Participatory futures leverages citizens’ strengths and collective intelligence and can help with mapping horizons (identifying weak signals), creating vision and purpose, charting strategic pathways, testing ideas and mobilizing change. This report by Nesta provides a useful overview.

Resource 3 — Organizational Capacity to Adapt

The organizational capacity to adapt is also needed. We must create a bridge between anticipation/collective intelligence and action/experimentation/ innovation. This is a big challenge, especially in government where experiments can be seen as unacceptable risks. Even with government support and well resourced CityLabs, working across the messy spaces of society to generate change is challenging. There are a whole number of good strategies and frameworks for doing this, and people should just do what works. The framework I have developed to make sense of this I call the Anticipatory Experimentation Method.
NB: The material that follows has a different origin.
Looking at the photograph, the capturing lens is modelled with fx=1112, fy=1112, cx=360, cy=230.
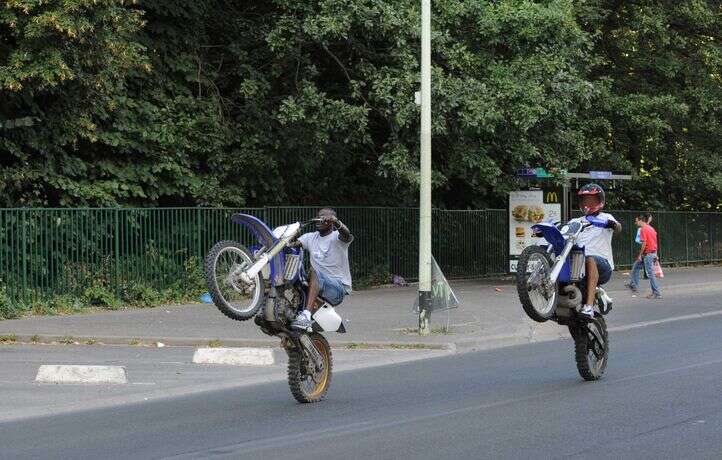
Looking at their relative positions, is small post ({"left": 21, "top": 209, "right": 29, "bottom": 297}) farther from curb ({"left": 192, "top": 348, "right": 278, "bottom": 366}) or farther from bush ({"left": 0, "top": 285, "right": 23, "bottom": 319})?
curb ({"left": 192, "top": 348, "right": 278, "bottom": 366})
Practically the method entails five stages:

  1. Challenging the used future

2. Developing a preferred future and open ended narrative

3. Ideating a number of prototype ideas from the vision or narrative

4. Choosing which prototype ideas to experiment with and running real-world experiments

5. Scaling and investing in the experiments with the best promise

 

 

Whatever approach we use, the main takeaway is that societal navigation and adaptive capacity is possible and desirable. As seen from many examples around the world we can and we are building Anticipatory, Agile and Adaptive (Triple A) governance. How we each do this for ourselves, in our own regional contexts, and together, is the next big question.